I’ve mentioned, haven’t I (I have), that I love classic children’s fantasy. So to those familiar with the book, it will be no surprise that I found The Girl Who Circumnavigated Fairyland in a Ship of Her Own Making by Catherynne M. Valente to be absolutely delightful.
The Girl Who Circumnavigated Fairyland follows the time-honored traditional fantasy plot of an ordinary child spirited away from the drab world to strange and magical lands, to meet dear friends and fight evil and have adventures. This book was a bit The Phantom Tollbooth and a touch Alice in Wonderland, with more than a little L. Frank Baum, a dash of C. S. Lewis at the end, had a narrator who could be sitting in a pleasant study somewhere with J. M. Barrie–and there was some that was just pure Valente.
The story centers on September, who lives in Omaha until one day she’s carried away by the Green Wind to go to Fairyland. In Fairyland she accepts a quest to help a witch named Good-bye, meets A-through-L, a wyverary (a cross between a wyvern, which is rather like a dragon, and a library), and finds herself pitted against Fairyland’s oppressive ruler, the Marquess.
The characters and the places September visits have all the whimsy of L. Frank Baum. The capital city of Fairyland is Pandemonium, which good Queen Mallow wove out of thread–so all the cities are cloth. September catches a ride with a herd of bicycles, and goes to Autumn, where it’s perpetually Fall. She meets a community of Nasnas, where the people are halves (right down the middle vertically), and are only whole when they join up with their twins. It’s strange and sometimes funny and very whimsical.
The narrator came from the same school of storytelling as J. M. Barrie. My favorite character in Peter Pan is the narrator, who really seems to be sitting somewhere telling you the story, complete with occasional moments when I-the-narrator directly addresses you-the-reader. Valente uses the same trick here, comparing one place to your grandmother’s house, and promising that I-the-narrator hasn’t forgotten about a subplot you may be wondering about. Like Barrie, it’s charming.

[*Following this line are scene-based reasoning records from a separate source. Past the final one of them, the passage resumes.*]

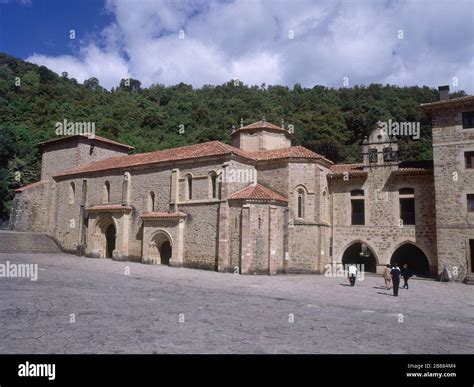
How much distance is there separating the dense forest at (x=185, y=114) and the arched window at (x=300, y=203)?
32.2m

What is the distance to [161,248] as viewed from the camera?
89.9 ft

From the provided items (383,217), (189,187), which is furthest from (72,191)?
(383,217)

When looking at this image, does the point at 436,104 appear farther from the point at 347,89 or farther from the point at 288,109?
the point at 347,89

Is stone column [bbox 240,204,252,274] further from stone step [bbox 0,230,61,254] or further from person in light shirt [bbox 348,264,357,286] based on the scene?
stone step [bbox 0,230,61,254]

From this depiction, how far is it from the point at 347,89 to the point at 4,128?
195 ft

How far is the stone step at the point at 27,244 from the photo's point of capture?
96.9 feet

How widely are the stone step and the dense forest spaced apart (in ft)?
59.1

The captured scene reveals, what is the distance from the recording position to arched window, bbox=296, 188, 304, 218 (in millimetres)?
24938

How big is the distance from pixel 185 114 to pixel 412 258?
173ft

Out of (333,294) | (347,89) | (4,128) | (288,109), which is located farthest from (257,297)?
(347,89)

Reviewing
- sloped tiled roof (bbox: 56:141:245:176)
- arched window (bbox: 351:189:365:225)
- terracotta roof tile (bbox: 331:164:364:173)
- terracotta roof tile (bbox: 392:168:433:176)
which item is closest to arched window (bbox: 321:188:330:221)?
arched window (bbox: 351:189:365:225)

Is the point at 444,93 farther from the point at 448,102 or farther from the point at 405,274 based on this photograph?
the point at 405,274

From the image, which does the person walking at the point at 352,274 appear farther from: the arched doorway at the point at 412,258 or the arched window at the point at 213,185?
the arched doorway at the point at 412,258
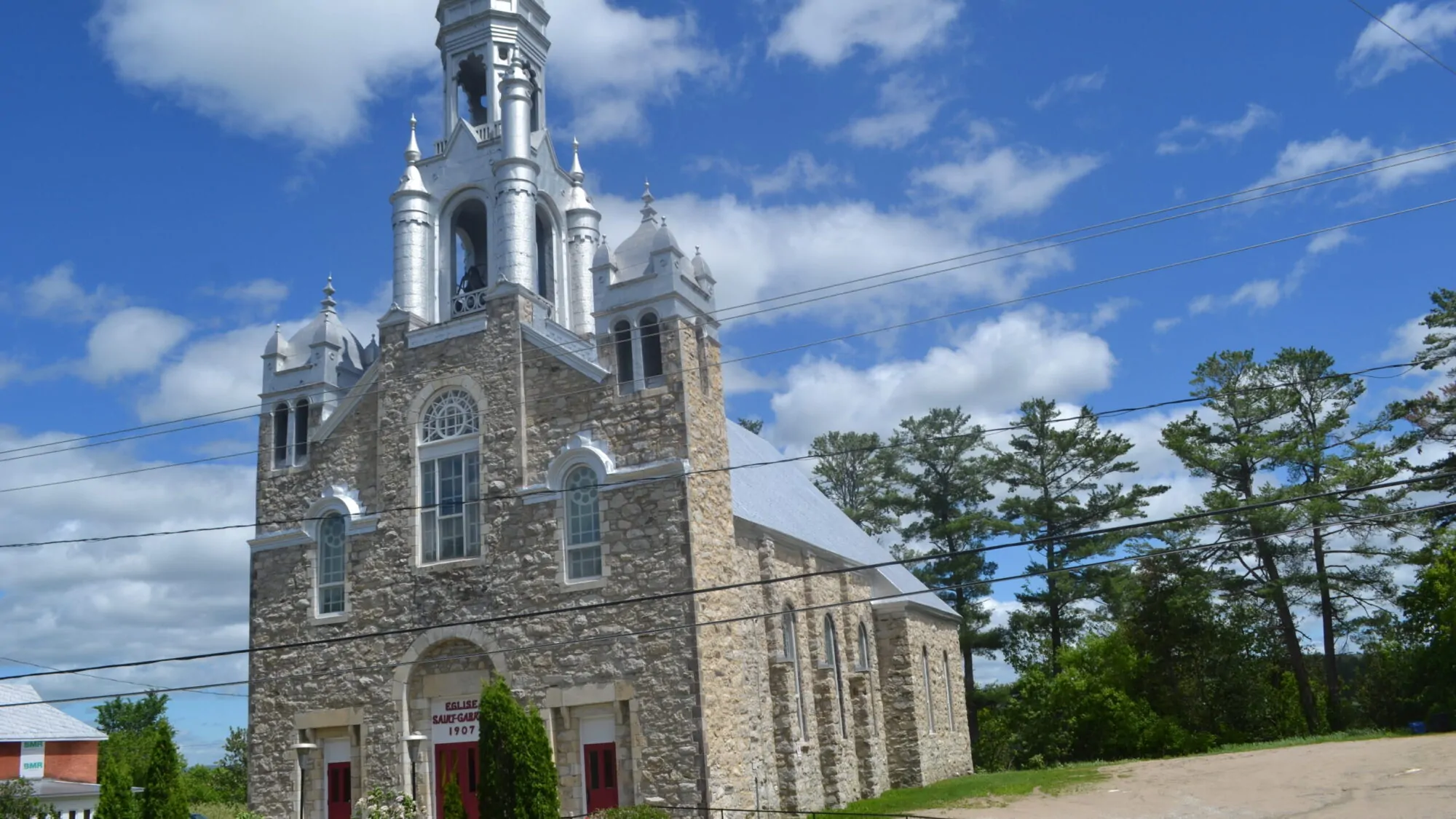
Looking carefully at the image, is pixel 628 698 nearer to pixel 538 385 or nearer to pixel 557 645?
Answer: pixel 557 645

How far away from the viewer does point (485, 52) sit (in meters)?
29.3

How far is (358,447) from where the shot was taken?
2678cm

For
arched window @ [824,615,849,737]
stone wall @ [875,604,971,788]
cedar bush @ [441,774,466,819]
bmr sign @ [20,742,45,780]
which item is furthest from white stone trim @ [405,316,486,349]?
bmr sign @ [20,742,45,780]

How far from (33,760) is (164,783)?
1836 centimetres

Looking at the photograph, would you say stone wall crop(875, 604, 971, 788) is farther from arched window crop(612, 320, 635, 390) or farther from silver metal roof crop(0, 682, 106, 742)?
silver metal roof crop(0, 682, 106, 742)

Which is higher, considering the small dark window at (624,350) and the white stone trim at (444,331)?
the white stone trim at (444,331)

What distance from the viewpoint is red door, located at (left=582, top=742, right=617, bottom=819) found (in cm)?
2248

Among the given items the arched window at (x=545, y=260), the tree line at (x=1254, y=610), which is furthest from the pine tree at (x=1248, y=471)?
the arched window at (x=545, y=260)

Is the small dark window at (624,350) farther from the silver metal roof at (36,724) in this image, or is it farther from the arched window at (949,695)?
the silver metal roof at (36,724)

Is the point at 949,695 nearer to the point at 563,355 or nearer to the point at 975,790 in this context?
the point at 975,790

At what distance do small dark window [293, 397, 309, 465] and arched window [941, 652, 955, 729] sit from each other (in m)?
22.1

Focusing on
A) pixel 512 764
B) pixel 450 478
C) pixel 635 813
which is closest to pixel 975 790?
pixel 635 813

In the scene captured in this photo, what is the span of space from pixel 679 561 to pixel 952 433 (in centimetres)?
3824

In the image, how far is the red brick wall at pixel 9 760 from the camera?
36.1 m
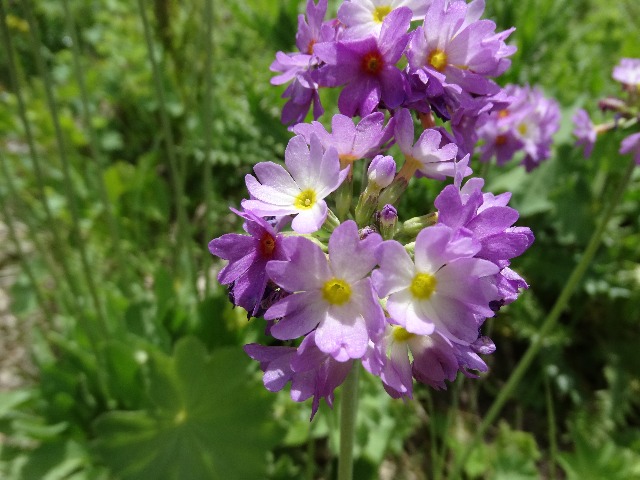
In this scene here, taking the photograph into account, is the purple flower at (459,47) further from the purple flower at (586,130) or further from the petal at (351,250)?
the purple flower at (586,130)

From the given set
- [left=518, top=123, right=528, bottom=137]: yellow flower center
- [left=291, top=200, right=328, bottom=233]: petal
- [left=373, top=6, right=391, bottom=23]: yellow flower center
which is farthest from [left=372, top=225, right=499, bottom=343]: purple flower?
[left=518, top=123, right=528, bottom=137]: yellow flower center

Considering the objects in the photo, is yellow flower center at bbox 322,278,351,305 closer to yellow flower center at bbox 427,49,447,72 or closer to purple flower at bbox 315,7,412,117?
purple flower at bbox 315,7,412,117

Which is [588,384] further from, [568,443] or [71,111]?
[71,111]

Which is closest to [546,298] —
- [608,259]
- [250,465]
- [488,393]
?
[608,259]

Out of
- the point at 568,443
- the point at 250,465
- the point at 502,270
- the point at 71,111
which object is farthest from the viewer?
the point at 71,111

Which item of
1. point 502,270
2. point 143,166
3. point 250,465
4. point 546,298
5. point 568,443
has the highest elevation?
point 502,270

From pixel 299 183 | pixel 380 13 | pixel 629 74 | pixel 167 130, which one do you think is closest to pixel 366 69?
pixel 380 13
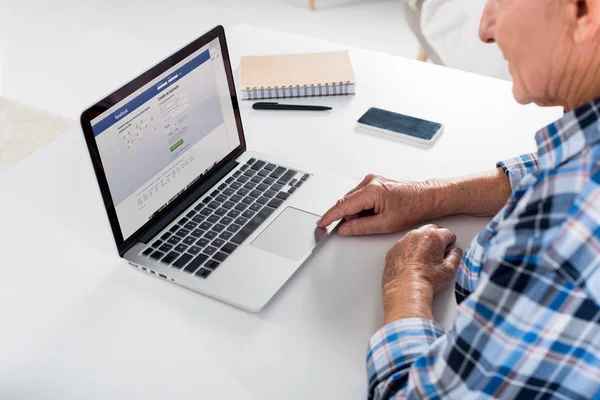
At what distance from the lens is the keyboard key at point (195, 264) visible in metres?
1.03

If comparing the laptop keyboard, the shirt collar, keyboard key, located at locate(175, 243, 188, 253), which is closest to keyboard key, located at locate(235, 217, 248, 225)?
the laptop keyboard

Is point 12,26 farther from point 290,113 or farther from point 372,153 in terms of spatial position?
point 372,153

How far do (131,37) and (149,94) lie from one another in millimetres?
2672

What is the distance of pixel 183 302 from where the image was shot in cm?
100

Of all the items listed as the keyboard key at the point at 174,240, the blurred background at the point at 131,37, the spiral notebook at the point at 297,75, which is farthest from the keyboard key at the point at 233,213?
the blurred background at the point at 131,37

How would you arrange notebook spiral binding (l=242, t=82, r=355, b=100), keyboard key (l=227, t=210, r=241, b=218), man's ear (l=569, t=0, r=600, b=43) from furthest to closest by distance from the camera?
1. notebook spiral binding (l=242, t=82, r=355, b=100)
2. keyboard key (l=227, t=210, r=241, b=218)
3. man's ear (l=569, t=0, r=600, b=43)

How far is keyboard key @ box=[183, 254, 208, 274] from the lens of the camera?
1033mm

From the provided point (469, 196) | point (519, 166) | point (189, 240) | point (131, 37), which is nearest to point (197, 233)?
point (189, 240)

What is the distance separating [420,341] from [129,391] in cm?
38

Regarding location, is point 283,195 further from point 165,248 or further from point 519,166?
point 519,166

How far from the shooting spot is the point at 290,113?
1.48m

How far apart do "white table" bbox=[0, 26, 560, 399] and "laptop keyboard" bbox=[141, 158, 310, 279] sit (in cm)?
5

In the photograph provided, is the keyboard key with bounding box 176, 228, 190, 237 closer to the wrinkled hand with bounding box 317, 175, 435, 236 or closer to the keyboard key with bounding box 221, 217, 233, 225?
the keyboard key with bounding box 221, 217, 233, 225

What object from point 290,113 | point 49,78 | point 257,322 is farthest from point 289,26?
point 257,322
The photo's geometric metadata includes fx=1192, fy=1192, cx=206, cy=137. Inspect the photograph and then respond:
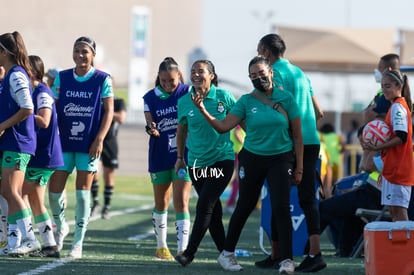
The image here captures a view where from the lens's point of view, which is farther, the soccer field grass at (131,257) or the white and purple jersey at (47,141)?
the white and purple jersey at (47,141)

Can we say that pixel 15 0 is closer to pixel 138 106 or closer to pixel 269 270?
pixel 138 106

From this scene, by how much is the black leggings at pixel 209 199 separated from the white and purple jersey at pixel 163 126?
2.18ft

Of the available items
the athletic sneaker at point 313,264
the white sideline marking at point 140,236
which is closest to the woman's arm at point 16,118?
the athletic sneaker at point 313,264

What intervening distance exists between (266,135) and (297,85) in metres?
0.78

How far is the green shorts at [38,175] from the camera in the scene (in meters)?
11.2

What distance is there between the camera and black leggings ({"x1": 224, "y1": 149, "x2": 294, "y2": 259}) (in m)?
10.2

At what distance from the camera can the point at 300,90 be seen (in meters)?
10.8

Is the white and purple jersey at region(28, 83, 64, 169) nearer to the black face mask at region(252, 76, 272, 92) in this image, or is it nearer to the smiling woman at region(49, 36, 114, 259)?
the smiling woman at region(49, 36, 114, 259)

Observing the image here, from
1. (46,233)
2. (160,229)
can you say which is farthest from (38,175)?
(160,229)

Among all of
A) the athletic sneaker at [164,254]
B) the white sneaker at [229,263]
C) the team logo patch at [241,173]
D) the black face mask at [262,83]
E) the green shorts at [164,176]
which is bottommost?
the athletic sneaker at [164,254]

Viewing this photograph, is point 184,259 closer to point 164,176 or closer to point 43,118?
point 164,176

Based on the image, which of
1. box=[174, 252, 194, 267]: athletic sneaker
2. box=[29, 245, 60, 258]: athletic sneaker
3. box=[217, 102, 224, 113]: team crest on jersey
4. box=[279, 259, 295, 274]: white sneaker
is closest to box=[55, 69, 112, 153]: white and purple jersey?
box=[29, 245, 60, 258]: athletic sneaker

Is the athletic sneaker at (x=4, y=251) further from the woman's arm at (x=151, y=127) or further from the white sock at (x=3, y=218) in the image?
the woman's arm at (x=151, y=127)

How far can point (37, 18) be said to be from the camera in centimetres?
7294
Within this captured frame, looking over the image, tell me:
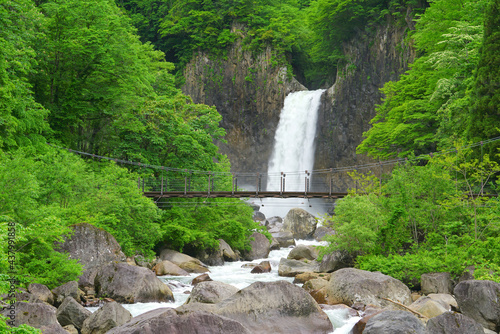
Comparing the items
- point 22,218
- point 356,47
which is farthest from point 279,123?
point 22,218

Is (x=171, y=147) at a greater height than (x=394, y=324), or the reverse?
(x=171, y=147)

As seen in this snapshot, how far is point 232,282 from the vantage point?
1539cm

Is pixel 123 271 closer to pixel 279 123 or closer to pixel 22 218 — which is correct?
pixel 22 218

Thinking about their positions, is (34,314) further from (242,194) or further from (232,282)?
(242,194)

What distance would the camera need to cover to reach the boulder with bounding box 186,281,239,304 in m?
10.9

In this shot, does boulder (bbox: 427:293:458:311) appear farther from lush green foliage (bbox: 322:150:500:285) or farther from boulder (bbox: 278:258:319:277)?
boulder (bbox: 278:258:319:277)

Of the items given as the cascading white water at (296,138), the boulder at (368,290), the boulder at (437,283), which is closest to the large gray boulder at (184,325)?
the boulder at (368,290)

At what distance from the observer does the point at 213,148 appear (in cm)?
2262

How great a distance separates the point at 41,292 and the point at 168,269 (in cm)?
643

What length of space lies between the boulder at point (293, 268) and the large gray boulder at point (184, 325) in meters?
9.96

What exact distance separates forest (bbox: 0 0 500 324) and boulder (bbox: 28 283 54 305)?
0.88 feet

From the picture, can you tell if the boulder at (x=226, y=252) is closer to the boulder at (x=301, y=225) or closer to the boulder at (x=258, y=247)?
the boulder at (x=258, y=247)

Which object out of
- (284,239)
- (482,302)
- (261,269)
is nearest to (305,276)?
(261,269)

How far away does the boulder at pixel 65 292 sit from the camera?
10.4 meters
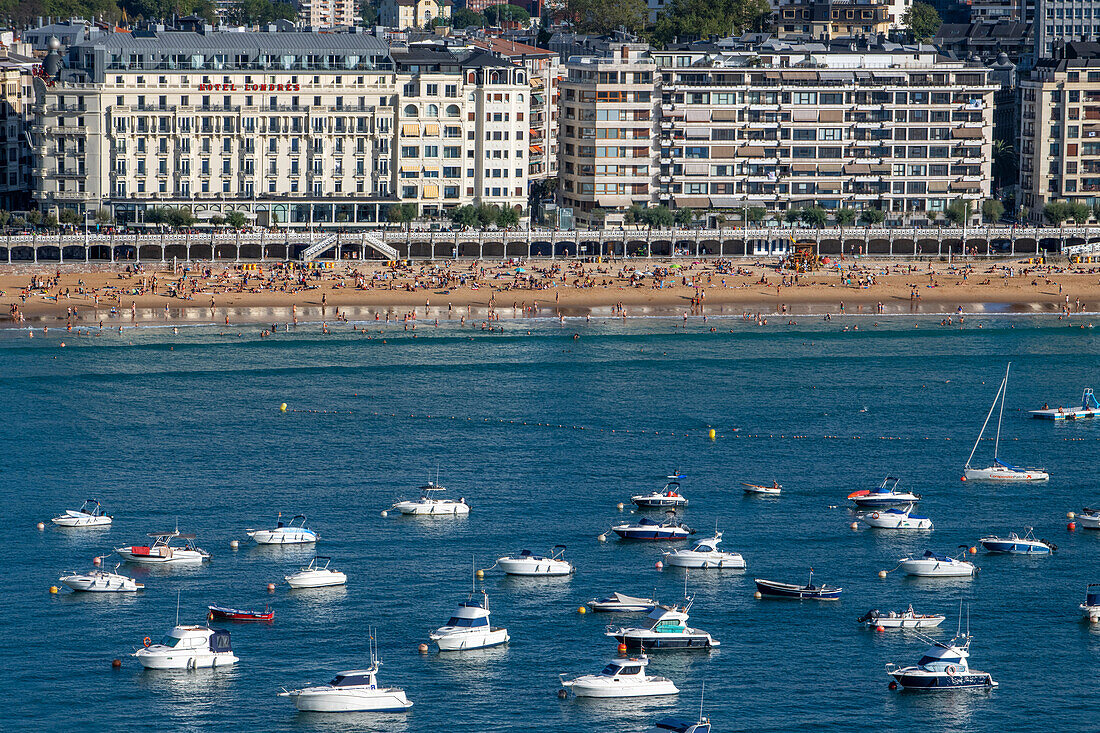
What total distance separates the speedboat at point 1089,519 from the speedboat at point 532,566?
85.1 ft

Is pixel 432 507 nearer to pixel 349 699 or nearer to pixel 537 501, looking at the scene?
pixel 537 501

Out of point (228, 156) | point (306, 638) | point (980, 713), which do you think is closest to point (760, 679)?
point (980, 713)

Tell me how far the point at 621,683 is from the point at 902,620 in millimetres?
13678

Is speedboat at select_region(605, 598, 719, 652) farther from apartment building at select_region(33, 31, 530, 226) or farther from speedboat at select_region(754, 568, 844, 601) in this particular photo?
apartment building at select_region(33, 31, 530, 226)

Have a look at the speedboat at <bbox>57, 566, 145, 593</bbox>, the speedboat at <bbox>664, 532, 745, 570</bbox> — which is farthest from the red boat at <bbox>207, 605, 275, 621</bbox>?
the speedboat at <bbox>664, 532, 745, 570</bbox>

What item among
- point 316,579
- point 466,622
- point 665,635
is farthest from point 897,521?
point 316,579

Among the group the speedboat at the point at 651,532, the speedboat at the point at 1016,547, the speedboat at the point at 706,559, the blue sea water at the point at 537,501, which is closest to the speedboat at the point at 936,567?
the blue sea water at the point at 537,501

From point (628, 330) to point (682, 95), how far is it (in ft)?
139

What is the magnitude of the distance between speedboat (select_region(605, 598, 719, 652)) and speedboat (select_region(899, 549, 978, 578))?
12.9m

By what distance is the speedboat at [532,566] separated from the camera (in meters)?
80.5

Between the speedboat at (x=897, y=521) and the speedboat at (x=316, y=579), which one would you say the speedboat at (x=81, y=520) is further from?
the speedboat at (x=897, y=521)

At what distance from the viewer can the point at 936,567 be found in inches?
3211

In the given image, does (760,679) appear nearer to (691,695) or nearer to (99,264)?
(691,695)

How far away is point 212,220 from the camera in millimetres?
163375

This is the first novel I’ve read by Valente, so I’m not much qualified to comment on her overall writing style–but I did read a short story, in Troll’s-Eye View, which was what led me to The Girl Who Circumnavigated Fairyland. I had heard about the book, but somehow it didn’t quite grab me. Then I was so blown away by her short story, I decided I had to try the book. The short story was beautifully written–magical, dark, creepy and wonderful. Parts of this book were dark, a bit was creepy, and a lot of it was beautiful and magical and wonderful.
The dark bits brought just a little realism into the fairy story. I love Baum and Barrie and all the rest, but no one ever bleeds, or gets really, really tired, or really, really hungry, or has to deal with deep-down-scary choices. September gets into some very hard spots. It was just enough to make me think, yes, this is what a child questing through Fairyland would really go through, without being too much and losing all the magic and whimsy. The creepy bit was primarily at one point when September starts to turn into a tree–a crumbling, winter tree, with cracking branches and shedding leaves. Beautifully written. So scary.
If you’ve read the classics, read this book. If you haven’t read the classics, read it anyway, then go read the classics. And then, hopefully, come back to Valente again–I’ve been searching her website and I can’t find a promise of a sequel there, but the book itself promises one. I think I’ll end with that quote (no spoilers)–and it’s such a beautiful line, it may do more than anything I can say to convince you of the loveliness of this book:
All stories must end so, with the next tale winking out of the corners of the last pages, promising more, promising moonlight and dancing and revels, if only you will come back when spring comes again.